*** Opening of PAGE TEXT ***
October 9th is PANDAS/PANS Awareness Day

October 9th is PANDAS/PANS Awareness Day

Imagine watching your 4 year old change, literally, over night into a child that you barely recognize anymore.  One day she is happy, healthy and beyond bright – the next day she is consumed with fear and obsessions to the point where she can barely function. This is our story.  This is our daughter’s story.  This is the story of thousands of children. Perfectly healthy, happy children whose lives are turned upside down in an instant.  This is PANDAS.

PANDAS (Pediatric Autoimmune Neuropsychiatric Disorders Associated with Streptococcal Infections) is a sort of autoimmune condition in children that is triggered by a strep infection. The result is life changing symptoms like extreme anxiety, OCD behaviour, tics, and even anorexia. The symptoms come on suddenly and they are intense.

As scary as this condition is, what is even more terrifying is that most doctors have never even heard of it and the ones that have are far too quick to dismiss PANDAS as a “rare” condition and refuse to investigate it.  Instead they are treating these kids, many of them preschool age, with psychotropic medication. There is no single test for PANDAS.  In a large number of cases the strep that triggered it is long gone (it’s the antibodies that body produces not the actual infection that causes the problem).  It is almost always a clinic diagnosis based on the symptoms.  In August our daughter was so sick (she could barely function) that she spent a week in the hospital. We saw a whole team of doctors and not one of them was willing to admit we could be dealing with PANDAS.  They were, however, more than willing to write a script for Prozac and send us on our way. We were forced to shop for a doctor that had some expertise in this condition.  Luckily for us we found one (in BC) and our daughter is completely recovered (of course a relapse is always possible with exposure to strep). You can read all about our story here.

October 9th is PANDAS Awareness Day and more people – parents, teachers and especially doctors need to be aware of this horrible condition.  It is treatable and the earlier it is diagnosed and treated the better the outcome for these children. Left untreated these kids can face a lifetime of mental health issues and drugs like Prozac only mask the problem (or often make it worse).  You can read more about PANDAS at

We are fortunate.  We did not take no for an answer when the doctors refused to consider PANDAS as a diagnosis.  We did our research and found the help we needed (which we pay for out of our own pocket).  Not every family is in a position to do that.  And not every parent will challenge a whole team of doctors.  Doctor’s always know best right?
*** Close of PAGE TEXT ***
**DIRECTIONS**:
[1] According to the PANDAS awareness post, how long did the daughter spend in the hospital in August?
[2] Summarize the PANDAS awareness post in two sentences.
*** Opening of DATA UNDER STUDY ***
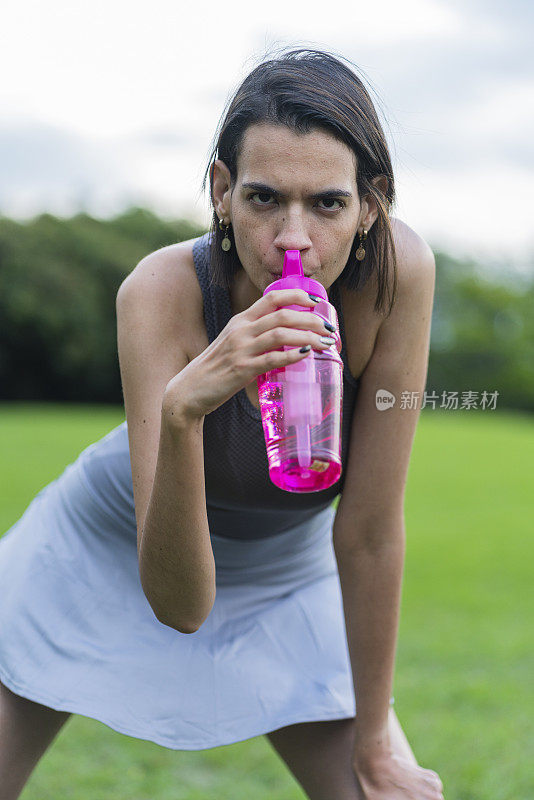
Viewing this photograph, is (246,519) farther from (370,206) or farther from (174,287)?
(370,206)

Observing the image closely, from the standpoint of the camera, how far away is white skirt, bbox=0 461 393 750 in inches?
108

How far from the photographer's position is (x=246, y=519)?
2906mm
*** Close of DATA UNDER STUDY ***
*** Opening of DATA UNDER STUDY ***
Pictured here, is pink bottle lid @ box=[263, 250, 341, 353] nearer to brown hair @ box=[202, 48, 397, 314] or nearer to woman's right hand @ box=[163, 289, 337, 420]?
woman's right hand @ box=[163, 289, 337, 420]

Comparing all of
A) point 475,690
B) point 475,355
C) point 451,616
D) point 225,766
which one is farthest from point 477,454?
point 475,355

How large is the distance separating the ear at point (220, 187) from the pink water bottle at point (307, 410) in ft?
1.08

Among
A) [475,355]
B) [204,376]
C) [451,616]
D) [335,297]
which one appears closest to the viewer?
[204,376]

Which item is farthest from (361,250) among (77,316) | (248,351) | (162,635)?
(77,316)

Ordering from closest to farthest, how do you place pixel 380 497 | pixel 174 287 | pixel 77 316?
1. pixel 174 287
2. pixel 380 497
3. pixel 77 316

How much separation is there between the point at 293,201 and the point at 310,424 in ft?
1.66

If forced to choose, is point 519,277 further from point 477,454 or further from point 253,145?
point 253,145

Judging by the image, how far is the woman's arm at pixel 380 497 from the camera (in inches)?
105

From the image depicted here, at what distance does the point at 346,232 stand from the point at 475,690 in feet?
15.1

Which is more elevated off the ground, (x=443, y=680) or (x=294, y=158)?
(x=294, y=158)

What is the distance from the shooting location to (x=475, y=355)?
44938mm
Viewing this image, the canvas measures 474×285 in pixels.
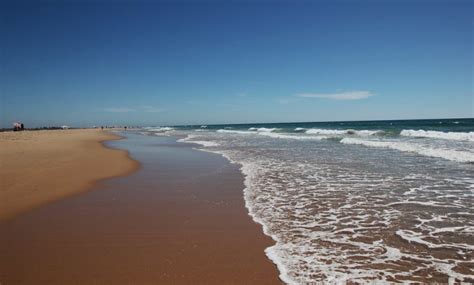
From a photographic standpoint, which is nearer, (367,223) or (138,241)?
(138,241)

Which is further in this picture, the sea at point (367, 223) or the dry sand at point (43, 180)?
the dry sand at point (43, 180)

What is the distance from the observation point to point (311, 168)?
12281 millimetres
*** Close of DATA UNDER STUDY ***
*** Opening of DATA UNDER STUDY ***
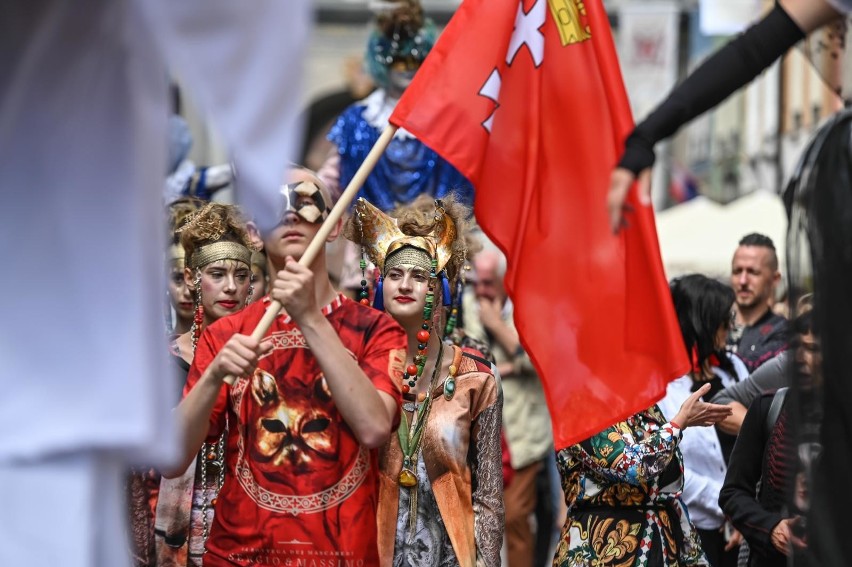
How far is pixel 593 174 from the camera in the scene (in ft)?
*** Close of DATA UNDER STUDY ***
**SOLVED TASKS**:
[1] She spent a week in the hospital.

[2] PANDAS is an autoimmune condition in children, triggered by a strep infection, that brings on sudden, intense symptoms such as extreme anxiety, OCD behavior, tics, and even anorexia, yet most doctors have never heard of it or dismiss it as rare. The writer's daughter spent a week in the hospital without any doctor considering PANDAS, but she completely recovered after the family found a doctor with expertise in the condition, and the writer calls for more awareness because the condition is treatable and earlier diagnosis and treatment bring better outcomes.